Output time and date with fractional time without using C++11

Question

I am trying to find a solution on outputting current date and time (with milliseconds) in the following format: 2018-01-28 15:51:02.159

This could be solved using using C++17 and chrono::floor<chrono::seconds> or C++11 std::chrono::duration_cast<std::chrono::seconds>

Unfortunately I cannot use C++17 or C++11 - are there any other not too advanced options out there?
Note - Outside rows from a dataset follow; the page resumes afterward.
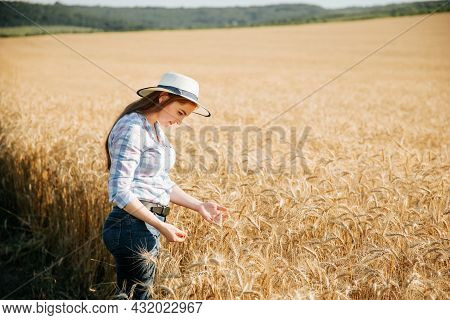 A Woman Farmer With Hat, Plant Specialist, Analyzing The Field Wheat, Concept Ecology, Bio Product,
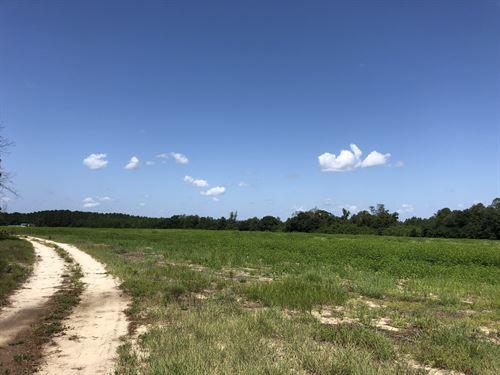 Clodfelter 122 : McBee : Chesterfield County : South Carolina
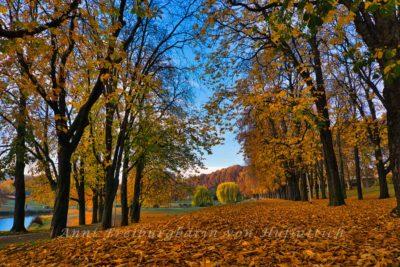 Rosensteinpark im Herbst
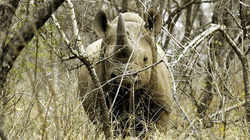 Khủng hoảng kinh tế, chính phủ mang cả voi, sừng tê giác bán lấy tiền
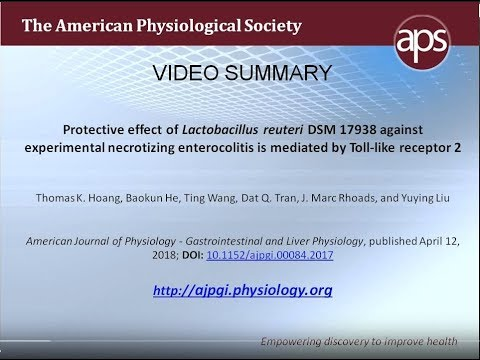 American Journal of Physiology-Gastrointestinal and Liver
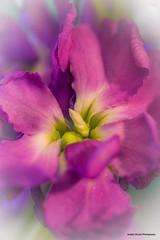 Matthiola incana (josephzmuda2) Tags: northamerica nature pennsylvania hoarystock fineart purple pittsburgh outdoors summer day nopeople singleflower color closeup macro plant botanical flower matthiolaincana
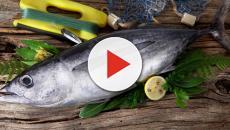 VÍDEO: 5 razones por las que se recomienda consumir pescado azul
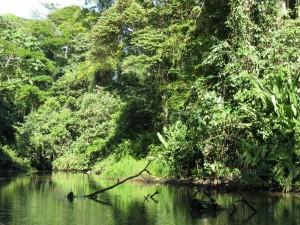 Parco Tortuguero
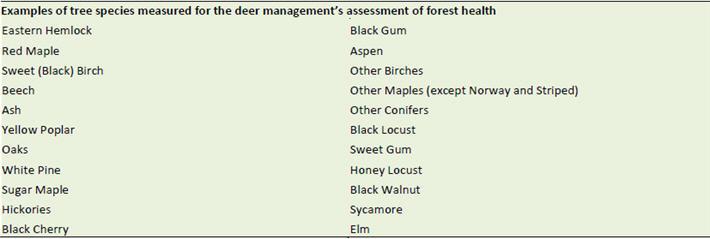 Deer Healthy Forest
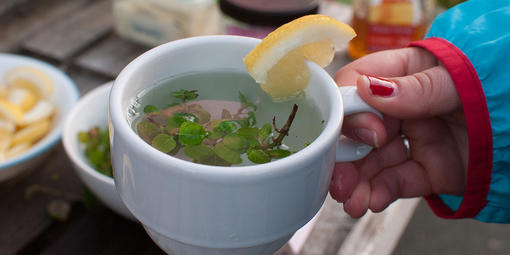 Yerba Buena tea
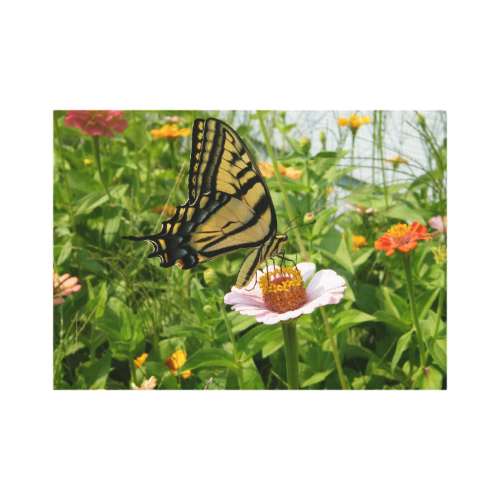 Swallow Tail butterfly on Pink Zinnia Flower Canvas Print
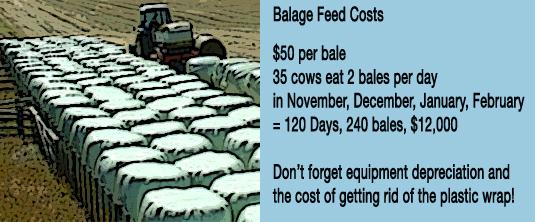 BalageFeedCosts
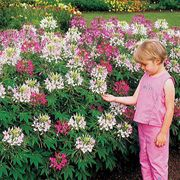 Sparkler Mix Hybrid Spider Flower Seeds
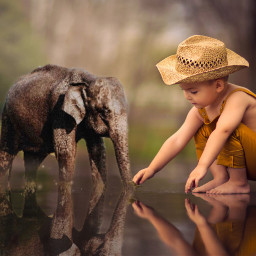 ircelephant elephant freetoedit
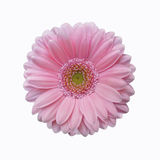 Isolated soft pink gerbera daisy flower Royalty Free Stock Images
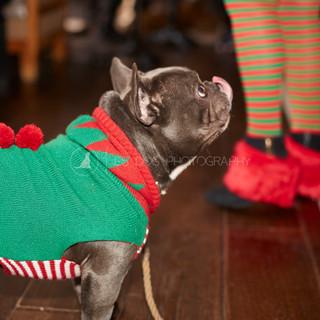 Santa Paws Doggy Brunch 2017 - 34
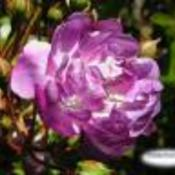 Purplerose1_thumb175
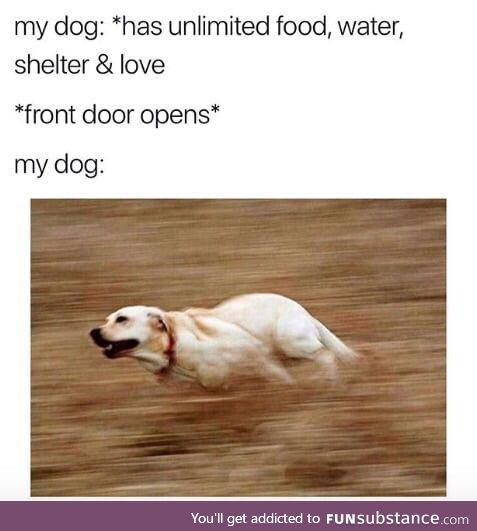 Gotta get away!!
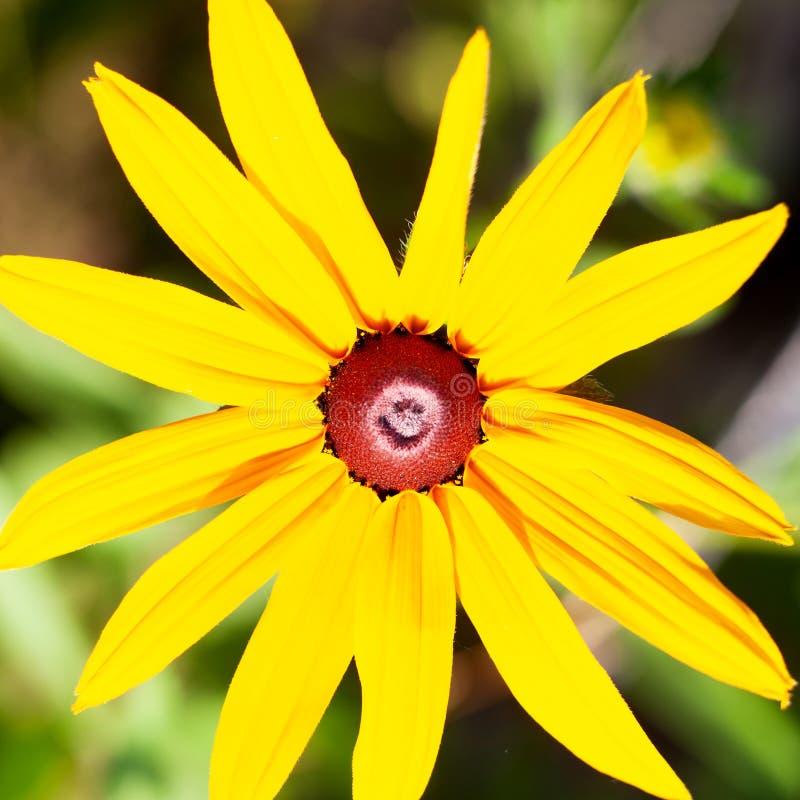 Smiley soleado amarillo con los pétalos hermosos, opinión de la flor del 'Doronicum 'de top de la manzanilla amarilla foto de archivo
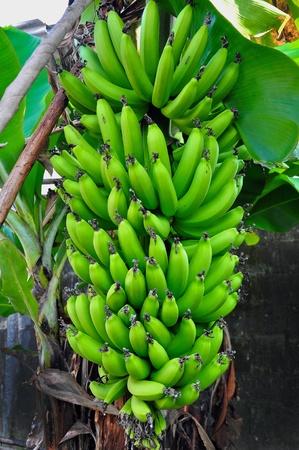 Régime de bananes, bananes grands Banque d'images - 14165654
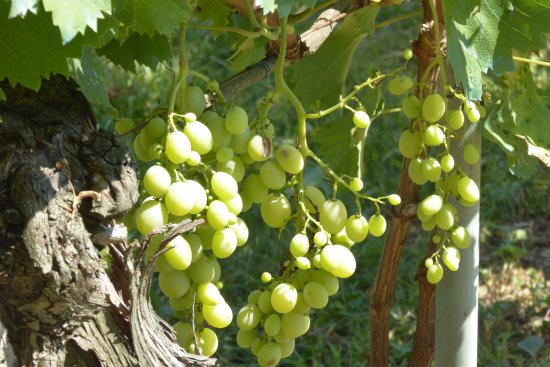 Villa Aureli: Home grown grapes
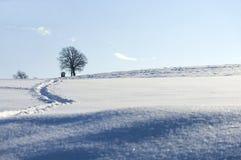 τοπίο χειμερινό Στοκ εικόνα με δικαίωμα ελεύθερης χρήσης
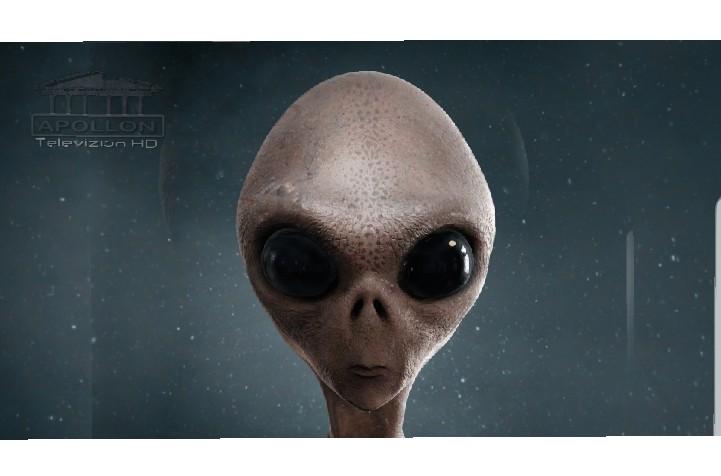 'Udhëtari i kohës': Alienët do të zbarkojnë në Tokë në maj të 2022! Do vijnë në paqe, por SHBA do t'i sulmojë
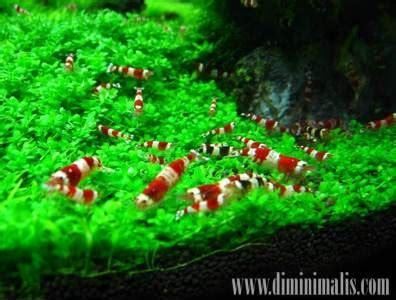 Makanan Ikan Udang Hias jenis jenis udang hias untuk akuarium minimalis anda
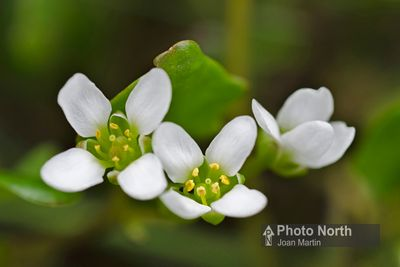 SCURVYGRASS - Common scurvygrass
If not, I would appreciate some help in getting the formatting correct without fractional time, like this: 2018-01-28 15:51:02

Help is very much appreciated!

Answer 1

Using localtime and this post Getting current time with milliseconds:

#include <time.h>
#include <cstdio>  // handle type conversions 
#include <sys/time.h>

int main (void) {

    timeval curTime;
    gettimeofday(&curTime, NULL);
    int milli = curTime.tv_usec / 1000;

    char buffer [80];
    strftime(buffer, 80, "%Y-%m-%d %H:%M:%S", localtime(&curTime.tv_sec));

    char currentTime[84] = "";
    sprintf(currentTime, "%s.%d", buffer, milli);
    printf("current date time: %s \n", currentTime);

    return 0;
}

outputs:

current date time: 2018-01-28 14:45:52.486

Answer 2

As C++ inherits it's time units from C a guaranteed solution is to fall back to the C library (can't remember seeing a pure C++ version... this keeps as much C++ as I can):

#include <iostream>
#include <iomanip>                // std::setw()...
#include <cstdlib>

#include <sys/time.h>             // gettimeofday() and friends


int main(void)
{
     struct timeval  tv;
     struct tm       local_tm;
     char            print_time[30];

     gettimeofday(&tv,NULL);
     localtime_r( &tv.tv_sec, &local_tm );
     strftime( print_time, sizeof print_time, "%Y-%m-%d %H:%M:%S.", &local_tm );


     std::cout << print_time  << std::setw(3) << std::setfill('0') << ( tv.tv_usec + 500 ) / 1000 << std::endl;

     return EXIT_SUCCESS;
}

You could of course skip strftime() by a series of setw() calls, but I think strftime() is cleaner.